/Acing-the-Software-Engineering-Interview

Lessons on how to become a Software Engineer / Data Scientist

Primary LanguageJava

Acing the Software Engineering Interview

For a while now I want to pursue a career in the software industry as a Data Scientist. I did not roll into Computer Science with a degree. Instead, I initially pursued a degree in Business before I made the switch. I discovered the wonderful world of Machine Learning and slowly drifted towards becoming a Data Scientist / Software Engineer. Yet, since leaving college I have not done as much with either as I would have liked. I have a high paying job at a defense contractor, but due to the nature of working on an established application my abilities are under-utilized. I am mostly a software developer, not an engineer! I believe it is time to do something about that! In early 2017 ago I came across John Washam's blog and GitHub page on how to 'Ace the Interview' at a big tech company and decided I want do the same. However, John readily admits he made a few mistakes. I intend to learn from them, and I hope you will too. This list of topics will prepare you for becoming a Software Engineer / Data Scientist. Just like John's 'aim high' attitude, that includes Google, Apple, Amazon and Microsoft.

Essentially this list is structured into 4 knowledge parts: preparation for the Software Engineering Interview, the basics of Software Engineering followed by shorter sections on Machine Learning and Cybersecurity.

The list includes references to texts, web pages, YouTube videos, MOOCs and Books. I intend to go easy on reading books and just give you the essential list. Reading takes up a lot of time and I fear knowledge is not retained. The scope of this list is also paired down as much as possible. However, I advice you to practice coding as much as possible. It is a good way to find your niche. You may become disheartened by this list, but try to take heart nontheless. If all of this is new then at least try to integrate these topics into your work or hobby. That way it this information will become more meaningful.

Short description of Goals

Things I want to achieve

- Go through all the relevant subject material - even stuff I already know. By proceeding through all the material over a period of several months may help me understand the big picture of Computer Science.
- Code a lot. I want to implement all the relevant examples of algorithms, data structures and applications to gain practical experience.
- Test a lot. Code testing is laborious, boring but absolutely necessary. As this guide primarily deals with Java I will write test code using Junit.
- Retain as much knowledge as possible. Try and find a way to retain the knowledge.
- Create showcase projects for future reference.
- Learn practical tips to becoming a Software Engineer. This means practicing for the interview, deal with issues such as fear, my natural introvertedness and how to work in an Agile / SCRUM way.

Things I do not want to do

- Spend all of my free time on becoming a Software Engineer. John Washam admits he spent far too much time on his project. Currently I have a job and I do not need a burnout.
- Lose overview. There is such a thing as doing too much. Knowing when to stop is important and I will put that to the test.
- Not to be afraid to re-invent the wheel. The goal is not to do something new, the goal is to learn to do something new.

Preparing for 2021

- After 2020 and COVID I intend to adjust my goals. Right now I have achieved seniority in management so that migth give me leverage to prsue new goals. For 2021 I still need to fully establish those.
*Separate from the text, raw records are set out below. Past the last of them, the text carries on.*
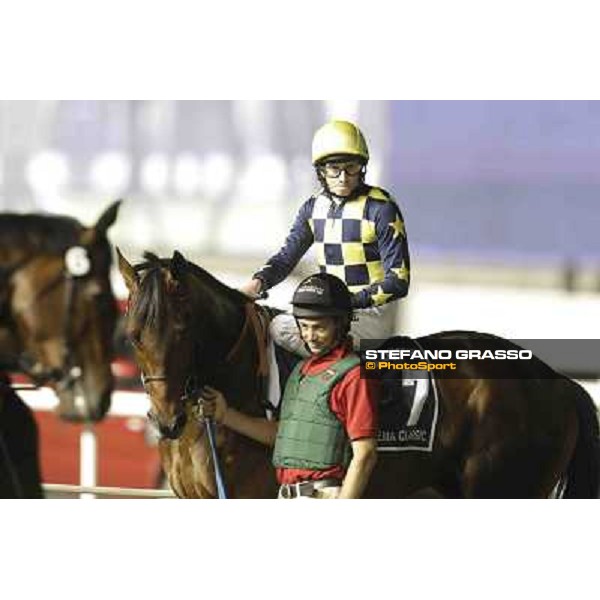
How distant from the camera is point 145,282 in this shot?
5621mm

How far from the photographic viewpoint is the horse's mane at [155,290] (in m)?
5.60

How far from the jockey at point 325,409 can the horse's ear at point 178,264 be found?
333 mm

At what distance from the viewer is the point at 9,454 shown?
5.77 meters

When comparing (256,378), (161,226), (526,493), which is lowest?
(526,493)

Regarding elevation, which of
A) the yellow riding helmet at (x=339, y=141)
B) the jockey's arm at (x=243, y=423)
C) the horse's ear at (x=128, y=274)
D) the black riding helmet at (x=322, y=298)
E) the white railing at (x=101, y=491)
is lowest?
the white railing at (x=101, y=491)

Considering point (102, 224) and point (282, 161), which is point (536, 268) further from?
point (102, 224)

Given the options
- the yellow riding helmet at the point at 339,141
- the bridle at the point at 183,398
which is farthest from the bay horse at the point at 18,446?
the yellow riding helmet at the point at 339,141

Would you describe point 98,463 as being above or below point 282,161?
below

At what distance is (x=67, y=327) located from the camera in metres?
5.71

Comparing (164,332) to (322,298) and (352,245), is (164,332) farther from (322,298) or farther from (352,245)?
(352,245)

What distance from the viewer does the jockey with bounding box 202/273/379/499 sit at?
567cm

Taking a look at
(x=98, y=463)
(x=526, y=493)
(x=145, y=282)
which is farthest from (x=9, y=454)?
(x=526, y=493)

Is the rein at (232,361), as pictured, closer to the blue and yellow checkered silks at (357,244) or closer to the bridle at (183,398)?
the bridle at (183,398)

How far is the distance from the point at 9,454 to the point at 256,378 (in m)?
0.76
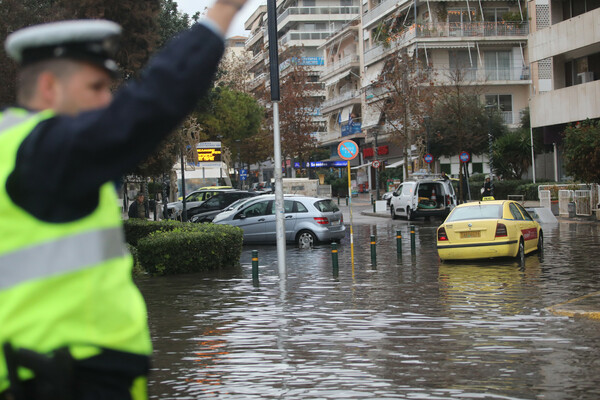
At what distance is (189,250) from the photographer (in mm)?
17594

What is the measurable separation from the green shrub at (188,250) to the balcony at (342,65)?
5815 cm

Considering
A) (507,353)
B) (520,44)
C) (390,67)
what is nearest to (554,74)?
(390,67)

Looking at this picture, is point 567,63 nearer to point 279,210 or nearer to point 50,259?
point 279,210

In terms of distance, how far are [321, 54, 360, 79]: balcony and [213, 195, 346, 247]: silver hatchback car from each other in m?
51.1

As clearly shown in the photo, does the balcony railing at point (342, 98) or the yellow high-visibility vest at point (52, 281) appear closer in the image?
the yellow high-visibility vest at point (52, 281)

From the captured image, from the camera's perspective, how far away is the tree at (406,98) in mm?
51188

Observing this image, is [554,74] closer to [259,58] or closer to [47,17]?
[47,17]

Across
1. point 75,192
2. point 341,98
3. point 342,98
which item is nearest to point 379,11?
point 342,98

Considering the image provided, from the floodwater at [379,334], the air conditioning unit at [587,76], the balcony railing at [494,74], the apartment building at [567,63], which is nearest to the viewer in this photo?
the floodwater at [379,334]

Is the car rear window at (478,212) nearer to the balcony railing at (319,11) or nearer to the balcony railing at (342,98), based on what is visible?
the balcony railing at (342,98)

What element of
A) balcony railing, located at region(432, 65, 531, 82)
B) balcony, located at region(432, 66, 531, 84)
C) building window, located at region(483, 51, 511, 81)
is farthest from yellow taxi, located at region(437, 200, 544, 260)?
building window, located at region(483, 51, 511, 81)

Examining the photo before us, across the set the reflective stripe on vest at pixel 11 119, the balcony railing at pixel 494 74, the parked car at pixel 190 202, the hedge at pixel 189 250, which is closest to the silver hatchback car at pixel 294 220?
the hedge at pixel 189 250

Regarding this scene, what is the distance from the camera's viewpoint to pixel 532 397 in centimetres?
650

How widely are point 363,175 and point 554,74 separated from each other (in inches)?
1586
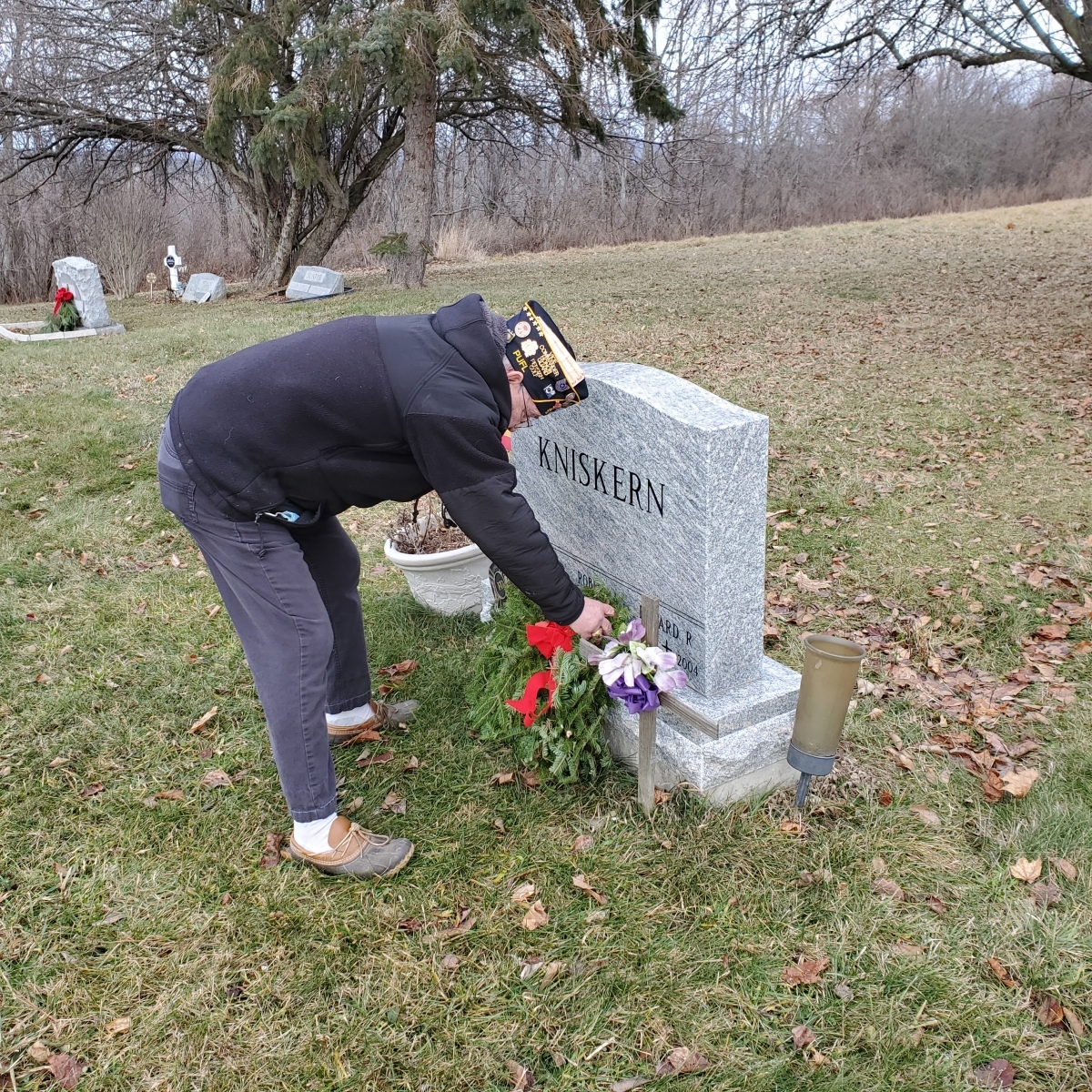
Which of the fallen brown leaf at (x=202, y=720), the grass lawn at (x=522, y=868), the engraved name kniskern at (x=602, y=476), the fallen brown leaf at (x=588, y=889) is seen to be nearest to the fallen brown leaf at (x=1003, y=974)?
the grass lawn at (x=522, y=868)

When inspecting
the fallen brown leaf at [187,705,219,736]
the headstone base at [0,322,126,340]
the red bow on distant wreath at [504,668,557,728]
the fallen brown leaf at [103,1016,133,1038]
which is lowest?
the headstone base at [0,322,126,340]

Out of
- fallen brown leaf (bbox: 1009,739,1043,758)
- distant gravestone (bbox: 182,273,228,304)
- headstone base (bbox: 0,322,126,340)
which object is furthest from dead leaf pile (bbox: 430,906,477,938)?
distant gravestone (bbox: 182,273,228,304)

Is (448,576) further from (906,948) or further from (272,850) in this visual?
(906,948)

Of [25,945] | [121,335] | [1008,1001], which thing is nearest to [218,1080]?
[25,945]

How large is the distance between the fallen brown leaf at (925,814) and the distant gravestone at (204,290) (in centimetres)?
1741

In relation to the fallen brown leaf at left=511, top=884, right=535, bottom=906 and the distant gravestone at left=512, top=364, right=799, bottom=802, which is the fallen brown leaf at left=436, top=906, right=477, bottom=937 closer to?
the fallen brown leaf at left=511, top=884, right=535, bottom=906

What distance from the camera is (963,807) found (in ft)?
9.48

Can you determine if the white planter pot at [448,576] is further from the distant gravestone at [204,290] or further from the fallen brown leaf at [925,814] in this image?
the distant gravestone at [204,290]

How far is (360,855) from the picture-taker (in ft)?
8.66

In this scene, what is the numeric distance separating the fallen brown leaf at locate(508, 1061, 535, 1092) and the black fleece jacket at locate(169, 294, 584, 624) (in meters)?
1.26

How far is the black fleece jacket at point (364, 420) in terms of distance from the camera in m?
2.15

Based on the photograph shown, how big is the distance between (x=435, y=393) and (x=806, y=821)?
182 cm

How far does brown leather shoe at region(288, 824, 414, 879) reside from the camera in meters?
2.61

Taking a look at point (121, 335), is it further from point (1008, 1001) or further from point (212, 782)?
point (1008, 1001)
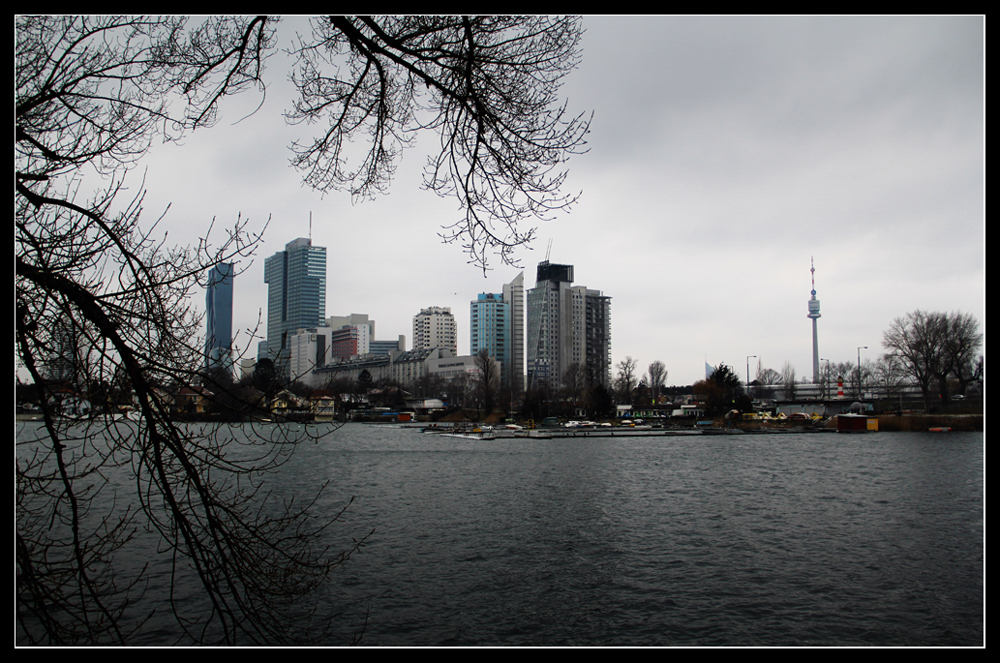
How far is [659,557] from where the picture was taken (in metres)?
13.3

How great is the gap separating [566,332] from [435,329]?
34.5 meters

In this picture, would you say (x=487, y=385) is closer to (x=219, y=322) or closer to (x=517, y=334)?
(x=517, y=334)

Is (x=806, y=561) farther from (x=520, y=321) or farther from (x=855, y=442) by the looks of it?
(x=520, y=321)

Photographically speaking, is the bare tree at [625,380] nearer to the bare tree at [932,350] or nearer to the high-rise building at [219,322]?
the bare tree at [932,350]

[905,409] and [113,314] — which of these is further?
[905,409]

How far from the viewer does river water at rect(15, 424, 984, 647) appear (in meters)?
9.54

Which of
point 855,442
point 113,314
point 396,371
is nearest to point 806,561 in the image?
point 113,314

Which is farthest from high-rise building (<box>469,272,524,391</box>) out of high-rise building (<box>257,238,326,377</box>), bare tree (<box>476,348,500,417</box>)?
high-rise building (<box>257,238,326,377</box>)

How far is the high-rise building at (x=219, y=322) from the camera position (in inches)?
153

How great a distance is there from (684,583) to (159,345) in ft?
33.6

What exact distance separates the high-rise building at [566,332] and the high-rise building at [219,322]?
95.8 meters

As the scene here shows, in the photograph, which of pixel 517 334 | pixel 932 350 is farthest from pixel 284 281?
pixel 517 334

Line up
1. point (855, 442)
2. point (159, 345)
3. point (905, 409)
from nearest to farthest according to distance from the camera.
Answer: point (159, 345) < point (855, 442) < point (905, 409)

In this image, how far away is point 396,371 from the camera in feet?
414
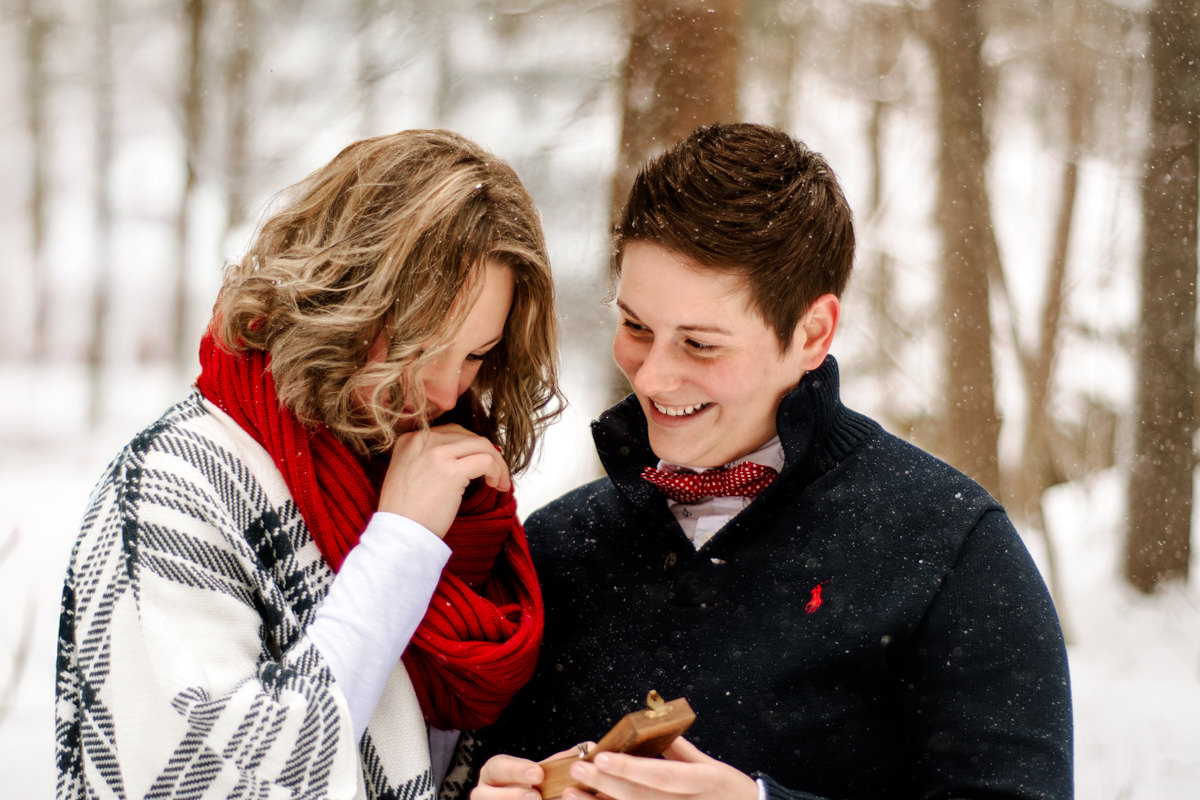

Part 1. Preparation for the Software Engineering Interview

If you want to become a software engineer there are non-CS skills and habits you need to develop, often called soft-skills. In this section on preparing for the interview the most important ones are listed.

Interview Process & General Interview Prep

Here are some quick tutorials and tips to prepare for the interview process. I think it will give you a quick impression of what you do not know!

After learning many of the topics described in the sections on Software Engineering and Machine Learning you should have a well-rounded knowledge base. To actually get a job at the company of your choice you will need to ace the interview. This section will concentrate on all that is necessary to accomplish just that. If you want to continue learning take a look at the section below entitled Other Topics.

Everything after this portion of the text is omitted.